We had been living through some very heady times, in a way. We were at the confluence of the right idea, the right set of people, the right demographics, the right technologies and the right time in history. And we blew all to hell. Almost literally. What I am referring to is the evangelical movement of the last 30 years or so. It was, to me, a revelation. This is what loving God could be like. This is what God has in store for me. This makes sense in my life. Ah, but then just look what we did with it.

When did the politics of prayer become more important than helping the poor? When did legislating about evolution on a state level become more important than living according to God’s tenant of loving your neighbor as yourself? I’ll tell you when. It happened when we found out it was really hard to do those things. We had developed enough political strength in numbers and fervor for the things that don’t matter. We had not found the way in our hearts for the things that do matter.

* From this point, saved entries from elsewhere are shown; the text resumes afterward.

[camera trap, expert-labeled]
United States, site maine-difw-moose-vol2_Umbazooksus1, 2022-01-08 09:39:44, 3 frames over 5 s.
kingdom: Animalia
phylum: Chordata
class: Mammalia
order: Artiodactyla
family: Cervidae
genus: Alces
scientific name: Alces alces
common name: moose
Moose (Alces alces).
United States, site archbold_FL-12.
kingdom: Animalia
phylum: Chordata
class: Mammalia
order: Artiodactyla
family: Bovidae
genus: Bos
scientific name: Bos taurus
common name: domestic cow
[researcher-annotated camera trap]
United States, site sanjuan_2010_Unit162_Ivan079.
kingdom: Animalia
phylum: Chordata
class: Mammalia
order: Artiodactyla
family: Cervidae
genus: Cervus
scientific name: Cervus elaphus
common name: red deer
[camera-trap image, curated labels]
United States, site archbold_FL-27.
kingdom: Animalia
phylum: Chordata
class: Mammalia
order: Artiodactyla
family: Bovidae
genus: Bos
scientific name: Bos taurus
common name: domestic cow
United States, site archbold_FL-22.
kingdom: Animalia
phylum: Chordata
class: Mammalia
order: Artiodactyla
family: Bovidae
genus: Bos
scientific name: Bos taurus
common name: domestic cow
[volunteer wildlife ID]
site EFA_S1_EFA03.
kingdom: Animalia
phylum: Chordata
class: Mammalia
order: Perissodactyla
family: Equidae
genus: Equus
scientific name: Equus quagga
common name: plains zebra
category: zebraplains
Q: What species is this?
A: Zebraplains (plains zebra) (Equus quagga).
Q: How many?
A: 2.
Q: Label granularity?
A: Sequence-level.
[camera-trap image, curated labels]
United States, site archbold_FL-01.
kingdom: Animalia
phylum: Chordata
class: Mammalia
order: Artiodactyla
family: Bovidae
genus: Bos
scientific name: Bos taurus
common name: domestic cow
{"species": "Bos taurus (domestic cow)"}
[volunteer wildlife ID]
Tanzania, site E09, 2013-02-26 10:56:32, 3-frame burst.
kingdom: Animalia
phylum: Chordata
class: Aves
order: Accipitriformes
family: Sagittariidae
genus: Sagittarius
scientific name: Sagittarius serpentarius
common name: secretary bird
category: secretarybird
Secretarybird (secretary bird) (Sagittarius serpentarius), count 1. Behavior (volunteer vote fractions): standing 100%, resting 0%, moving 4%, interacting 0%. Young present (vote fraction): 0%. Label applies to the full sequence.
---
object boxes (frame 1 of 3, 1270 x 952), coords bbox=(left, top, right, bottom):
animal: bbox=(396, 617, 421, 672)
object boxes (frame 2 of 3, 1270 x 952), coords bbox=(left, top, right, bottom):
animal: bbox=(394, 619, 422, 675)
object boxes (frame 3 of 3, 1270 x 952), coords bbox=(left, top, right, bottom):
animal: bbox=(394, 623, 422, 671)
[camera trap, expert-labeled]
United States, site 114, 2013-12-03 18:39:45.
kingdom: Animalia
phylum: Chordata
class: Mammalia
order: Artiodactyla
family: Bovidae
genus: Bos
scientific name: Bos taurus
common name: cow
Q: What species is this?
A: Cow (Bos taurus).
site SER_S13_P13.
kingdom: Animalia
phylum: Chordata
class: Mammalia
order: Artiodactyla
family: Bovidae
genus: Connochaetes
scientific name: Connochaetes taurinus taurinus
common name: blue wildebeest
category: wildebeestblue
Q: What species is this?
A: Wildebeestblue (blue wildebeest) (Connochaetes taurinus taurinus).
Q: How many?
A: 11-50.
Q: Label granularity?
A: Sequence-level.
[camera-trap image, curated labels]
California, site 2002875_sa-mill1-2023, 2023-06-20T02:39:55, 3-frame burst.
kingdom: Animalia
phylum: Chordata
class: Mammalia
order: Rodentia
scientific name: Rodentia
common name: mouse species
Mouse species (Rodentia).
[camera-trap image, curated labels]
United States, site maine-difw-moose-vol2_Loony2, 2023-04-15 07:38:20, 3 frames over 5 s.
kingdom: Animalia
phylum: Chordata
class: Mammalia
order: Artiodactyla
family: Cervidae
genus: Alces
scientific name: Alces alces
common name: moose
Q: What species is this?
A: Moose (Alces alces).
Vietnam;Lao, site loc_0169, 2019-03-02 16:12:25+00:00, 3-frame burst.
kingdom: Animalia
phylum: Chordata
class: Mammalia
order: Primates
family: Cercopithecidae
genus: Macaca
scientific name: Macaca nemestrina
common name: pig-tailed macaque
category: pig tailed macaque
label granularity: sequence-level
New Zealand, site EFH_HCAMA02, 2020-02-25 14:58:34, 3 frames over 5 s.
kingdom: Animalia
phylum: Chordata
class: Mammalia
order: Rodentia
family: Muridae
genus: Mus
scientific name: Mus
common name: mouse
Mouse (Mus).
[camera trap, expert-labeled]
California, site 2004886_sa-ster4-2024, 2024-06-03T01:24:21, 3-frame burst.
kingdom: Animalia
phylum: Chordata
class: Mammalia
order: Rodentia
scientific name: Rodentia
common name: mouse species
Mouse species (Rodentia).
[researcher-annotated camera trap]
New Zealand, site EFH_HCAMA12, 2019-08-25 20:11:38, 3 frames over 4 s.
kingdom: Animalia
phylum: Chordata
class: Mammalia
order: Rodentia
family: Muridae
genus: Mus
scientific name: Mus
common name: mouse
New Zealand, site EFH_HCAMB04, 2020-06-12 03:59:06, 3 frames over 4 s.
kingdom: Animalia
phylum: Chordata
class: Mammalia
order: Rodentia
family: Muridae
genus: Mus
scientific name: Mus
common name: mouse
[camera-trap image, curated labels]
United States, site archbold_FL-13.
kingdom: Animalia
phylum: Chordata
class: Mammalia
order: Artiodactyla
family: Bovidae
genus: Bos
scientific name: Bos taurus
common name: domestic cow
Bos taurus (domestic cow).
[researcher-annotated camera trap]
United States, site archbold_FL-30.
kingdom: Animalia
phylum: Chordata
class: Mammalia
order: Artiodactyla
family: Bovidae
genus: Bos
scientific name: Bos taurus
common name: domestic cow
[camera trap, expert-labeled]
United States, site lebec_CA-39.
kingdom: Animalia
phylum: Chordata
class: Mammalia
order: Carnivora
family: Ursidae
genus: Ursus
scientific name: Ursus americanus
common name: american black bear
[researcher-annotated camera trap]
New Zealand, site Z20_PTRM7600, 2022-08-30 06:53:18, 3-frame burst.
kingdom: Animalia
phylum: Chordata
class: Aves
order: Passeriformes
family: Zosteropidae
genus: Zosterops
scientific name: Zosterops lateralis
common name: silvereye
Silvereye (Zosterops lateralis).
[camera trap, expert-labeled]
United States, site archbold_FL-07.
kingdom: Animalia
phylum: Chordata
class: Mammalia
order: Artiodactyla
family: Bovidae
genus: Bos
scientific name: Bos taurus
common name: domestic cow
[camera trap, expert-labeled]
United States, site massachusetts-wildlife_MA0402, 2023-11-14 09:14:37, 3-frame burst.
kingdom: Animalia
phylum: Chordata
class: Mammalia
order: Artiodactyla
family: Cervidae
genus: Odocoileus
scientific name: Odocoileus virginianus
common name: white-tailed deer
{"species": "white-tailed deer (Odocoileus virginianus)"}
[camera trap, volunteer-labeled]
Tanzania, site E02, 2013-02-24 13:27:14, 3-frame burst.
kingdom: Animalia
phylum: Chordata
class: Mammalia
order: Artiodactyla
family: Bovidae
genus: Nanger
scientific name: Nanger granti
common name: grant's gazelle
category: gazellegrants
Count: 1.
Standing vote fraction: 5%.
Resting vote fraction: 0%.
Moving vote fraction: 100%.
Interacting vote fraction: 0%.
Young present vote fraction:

Unfortunately, that is part of your legacy, and it is my dishonor. In some sense, it was because many of us were babies in our faith, as in the first in our families to really try to live in this new paradigm. We did not have that legacy in front of us to show us the way. So we made a lot of mistakes that come with having power and conviction, but not necessarily the reflection that we needed.

But, we may have given you some opportunities and gifts that you can use. Obviously, you can learn from our mistakes. You can also use our base, our connections, our current political power to your advantage.

So, I ask of you now, please take the ball and run with it. We have taken it thus far. You could even say we fumbled it. You will run in a different direction. You will trip and fall. But, if this site and other things that I have seen in the last few years are any indication, you are running toward God. That is all I can ask.

[Tom E. Boland is a 47-year-old guy who has seen this stuff in his life.]